Does Religion Make People Better or Worse?


Dennis Prager tells about a young man who attended a Jewish institute he used to direct. When this young man first arrived at the institute, he was a kind and nonjudgmental person - and completely secular. After his month-long immersion in studying the Torah, he decided to become a fully practicing Orthodox Jew. When Dennis met him a year later he found that he was actually less kind and was aggressively judgmental of his fellow Jews, including those who had brought him to Judaism in the first place. In one year he had become, in his own eyes, holier than the teachers who brought him to religion in the first place. The religion's emphasis on legal observance enabled him to count the number of laws his fellow Jews did not observe and judge them accordingly.

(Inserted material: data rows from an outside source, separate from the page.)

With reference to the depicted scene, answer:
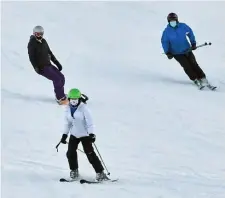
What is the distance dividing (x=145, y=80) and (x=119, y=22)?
21.8ft

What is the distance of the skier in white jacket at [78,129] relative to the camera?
845cm

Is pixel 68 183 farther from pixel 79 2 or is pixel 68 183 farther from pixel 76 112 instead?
pixel 79 2

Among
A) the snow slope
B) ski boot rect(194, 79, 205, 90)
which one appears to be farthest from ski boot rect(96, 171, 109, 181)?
ski boot rect(194, 79, 205, 90)

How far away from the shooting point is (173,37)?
1450 centimetres

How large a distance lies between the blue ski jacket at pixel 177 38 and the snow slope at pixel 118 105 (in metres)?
0.85

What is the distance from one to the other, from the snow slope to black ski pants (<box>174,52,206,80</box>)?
0.44 meters

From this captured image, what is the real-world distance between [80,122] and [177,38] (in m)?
6.49

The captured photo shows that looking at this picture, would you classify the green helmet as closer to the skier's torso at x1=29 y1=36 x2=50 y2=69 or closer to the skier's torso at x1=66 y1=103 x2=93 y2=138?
the skier's torso at x1=66 y1=103 x2=93 y2=138

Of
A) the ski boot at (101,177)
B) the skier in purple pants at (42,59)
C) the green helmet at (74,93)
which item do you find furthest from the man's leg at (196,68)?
the green helmet at (74,93)

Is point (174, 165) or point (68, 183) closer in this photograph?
point (68, 183)

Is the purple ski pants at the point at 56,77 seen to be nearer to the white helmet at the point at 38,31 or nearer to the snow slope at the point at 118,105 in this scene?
the snow slope at the point at 118,105

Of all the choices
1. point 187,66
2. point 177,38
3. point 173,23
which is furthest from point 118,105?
point 173,23

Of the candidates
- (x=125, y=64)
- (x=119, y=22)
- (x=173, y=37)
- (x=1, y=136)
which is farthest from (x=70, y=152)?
(x=119, y=22)

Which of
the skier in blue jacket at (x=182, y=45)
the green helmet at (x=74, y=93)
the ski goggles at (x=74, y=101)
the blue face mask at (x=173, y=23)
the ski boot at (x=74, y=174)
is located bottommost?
the ski boot at (x=74, y=174)
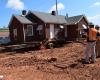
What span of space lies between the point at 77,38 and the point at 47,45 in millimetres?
10276

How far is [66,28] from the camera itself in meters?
36.1

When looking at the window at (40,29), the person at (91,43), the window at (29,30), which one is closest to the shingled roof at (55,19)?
the window at (40,29)

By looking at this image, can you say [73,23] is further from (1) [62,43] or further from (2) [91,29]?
(2) [91,29]

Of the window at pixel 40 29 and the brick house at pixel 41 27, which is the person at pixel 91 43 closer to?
the brick house at pixel 41 27

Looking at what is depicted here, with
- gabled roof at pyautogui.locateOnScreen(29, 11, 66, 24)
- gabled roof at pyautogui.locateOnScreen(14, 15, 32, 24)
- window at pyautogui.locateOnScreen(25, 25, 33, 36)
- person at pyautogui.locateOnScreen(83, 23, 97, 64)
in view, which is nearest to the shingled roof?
gabled roof at pyautogui.locateOnScreen(29, 11, 66, 24)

Within Christianity, faith in Christ can lead one to live a life of extraordinary loving-kindness and self-sacrifice, but it can also, and has, led Christians to place so much emphasis on proper faith as to neglect equal emphasis on proper behavior. When you evaluate your own beliefs and practices (and you must do this before evaluating the beliefs of others), ask yourself, “Has this belief or doctrine made me a better person?” or, “Has this belief or doctrine made me less kind, less compassionate, less rational, and more judgmental?” If your answer is the latter, maybe it’s time to re-evaluate that doctrine. I hate to beat this issue to death, but if your worship theology causes you to believe that someone will go to hell for worshipping God with a musical instrument, you have to re-evaluate that doctrine because it is not rational and it causes you to treat other believers in a disrespectful way. If you find yourself acting more like a Pharisee than like Jesus, then it's really time to rethink how you read and apply scripture, or how you engage sin and sinners in our culture. This is why Islamic terrorism is such a pernicious evil - it is killing innocents in the name of God. Their religion clearly has made them worse people! Faith has got to make us better people, not worse people – good and evil being defined by how we treat others.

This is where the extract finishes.